Joyent’s Manta. Store and Compute
Until now we only used Joyent’s Triton. We deployed Docker container with Triton. Probably we want to store date somewhere. Manta is a Amazon S3 like storage service. However, Manta also can compute on your data. Let’s start!
Preparation
Manta does have a REST API. However, in this blog post we’ll just use the Manta command line utilities.
sudo npm install manta -g
Then we setup the Manta environment, so we copy from the Manta manual.

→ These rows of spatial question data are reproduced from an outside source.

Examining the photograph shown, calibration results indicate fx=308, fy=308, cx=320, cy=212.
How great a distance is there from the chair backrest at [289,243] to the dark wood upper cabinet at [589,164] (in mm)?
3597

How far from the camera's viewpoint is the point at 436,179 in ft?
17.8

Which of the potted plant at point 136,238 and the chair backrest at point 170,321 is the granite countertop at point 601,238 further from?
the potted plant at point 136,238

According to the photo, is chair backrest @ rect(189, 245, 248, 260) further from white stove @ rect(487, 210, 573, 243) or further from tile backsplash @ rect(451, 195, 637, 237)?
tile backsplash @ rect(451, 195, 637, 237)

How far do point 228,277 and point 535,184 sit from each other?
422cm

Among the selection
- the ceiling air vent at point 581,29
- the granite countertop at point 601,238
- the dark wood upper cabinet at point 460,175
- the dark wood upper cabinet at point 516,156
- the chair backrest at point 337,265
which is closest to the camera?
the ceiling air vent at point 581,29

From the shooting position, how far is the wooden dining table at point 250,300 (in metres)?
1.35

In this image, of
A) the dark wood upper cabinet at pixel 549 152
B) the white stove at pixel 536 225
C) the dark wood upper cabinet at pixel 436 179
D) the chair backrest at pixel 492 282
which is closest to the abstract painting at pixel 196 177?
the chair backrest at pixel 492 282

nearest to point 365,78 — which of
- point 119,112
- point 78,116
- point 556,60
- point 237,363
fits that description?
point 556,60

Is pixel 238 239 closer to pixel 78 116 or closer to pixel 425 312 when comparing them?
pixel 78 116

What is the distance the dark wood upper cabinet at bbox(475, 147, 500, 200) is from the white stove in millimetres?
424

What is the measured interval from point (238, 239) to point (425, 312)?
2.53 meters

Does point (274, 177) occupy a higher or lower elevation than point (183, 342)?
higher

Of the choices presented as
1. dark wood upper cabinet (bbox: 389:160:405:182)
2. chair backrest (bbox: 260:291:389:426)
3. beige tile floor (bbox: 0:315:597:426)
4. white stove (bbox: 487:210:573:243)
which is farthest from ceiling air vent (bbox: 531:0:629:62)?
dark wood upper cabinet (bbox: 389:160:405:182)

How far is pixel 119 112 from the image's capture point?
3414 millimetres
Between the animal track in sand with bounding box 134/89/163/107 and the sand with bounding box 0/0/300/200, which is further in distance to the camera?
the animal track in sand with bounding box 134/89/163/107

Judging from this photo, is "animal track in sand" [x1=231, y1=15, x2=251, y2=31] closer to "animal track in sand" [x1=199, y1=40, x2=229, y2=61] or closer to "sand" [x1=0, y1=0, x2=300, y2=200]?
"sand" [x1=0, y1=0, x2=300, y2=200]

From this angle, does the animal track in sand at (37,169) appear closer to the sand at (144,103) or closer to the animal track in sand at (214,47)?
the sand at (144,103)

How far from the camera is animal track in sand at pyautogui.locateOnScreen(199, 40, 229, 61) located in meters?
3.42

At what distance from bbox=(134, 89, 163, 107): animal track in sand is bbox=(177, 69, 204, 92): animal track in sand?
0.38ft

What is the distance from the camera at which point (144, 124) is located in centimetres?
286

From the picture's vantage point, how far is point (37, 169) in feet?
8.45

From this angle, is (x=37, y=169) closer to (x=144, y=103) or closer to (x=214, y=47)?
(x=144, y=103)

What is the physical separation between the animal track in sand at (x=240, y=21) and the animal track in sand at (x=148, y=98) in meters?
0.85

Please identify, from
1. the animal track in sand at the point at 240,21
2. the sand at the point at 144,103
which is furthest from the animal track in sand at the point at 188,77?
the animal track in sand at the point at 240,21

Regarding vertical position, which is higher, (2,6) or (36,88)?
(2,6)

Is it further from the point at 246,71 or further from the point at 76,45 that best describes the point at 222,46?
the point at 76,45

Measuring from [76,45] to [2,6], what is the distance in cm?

# https://my.joyent.com/main/#!/manta/intro Lists your's
export MANTA_URL=https://us-east.manta.joyent.com;
export MANTA_USER=<Joyent-User>;
export MANTA_KEY_ID=<ssh-public-key-finger-print>;
# Or read it directly from your local .ssh keys
export MANTA_KEY_ID=$(ssh-keygen -l -f $HOME/.ssh/id_rsa.pub | awk '{print $2}')
That’s all. We’re set up.
Let’s Store Some Files
First, let’s upload a few files.
echo "Hi there, internet" > ~/hello-manta.txt
# Putting up a simple file
mput -f ~/hello-manta.txt ~~/stor/hello-manta.txt
# Can get it again
mget ~~/stor/hello-manta.txt
# Can put any content, here piped beer data from stack exchange
curl -sL https://tools.ietf.org/rfc/rfc2616.txt | mput -p ~~/stor/blog/rfc2616.txt
# List directory
mls ~~/stor/blog/
# List more
mls -l ~~/stor/blog/
# Find stuff
mfind -n rfc*.txt ~~/stor/blog/
# Delete everything
mrm -r ~~/stor/blog/
To upload we use mput
. The -f
option will upload the specified file. The ~~/stor/hello-manta.txt
specifies where
to upload the file in Manta. The ~~
is like the Unix home directory, just on Manta. mput
also can upload from a
pipe. Here we upload a RFC, right from the curl
output. The -p
option creates the parent directories if missing.
mls
lists a Manta directory content and mfind
finds files based on name. Finally, mrm
deletes files and
directories.
Manta’s Secret: Compute
First, let’s upload some videos.
curl -sL http://www.caminandes.com/download/01_llama_drama_1080p.zip | mput -p ~~/stor/blog/caminandes_01.zip
curl -sL http://www.caminandes.com/download/02_gran_dillama_1080p.zip | mput -p ~~/stor/blog/caminandes_02.zip
curl -sL http://www.caminandes.com/download/03_caminandes_llamigos_1080p.mp4 | mput -p ~~/stor/blog/caminandes_03.mp4
So, we stored the videos on Manta. Maybe we want to create mobile friendly versions of these videos. So we download the video, transcode the video and upload it again? If video is a few GBytes, we down and upload it again? No! Manta can compute, so we can convert the video right there, on Manta. Aha, so we have to learn a new framework? No! Manta just uses regular Unix programs. Let’s start!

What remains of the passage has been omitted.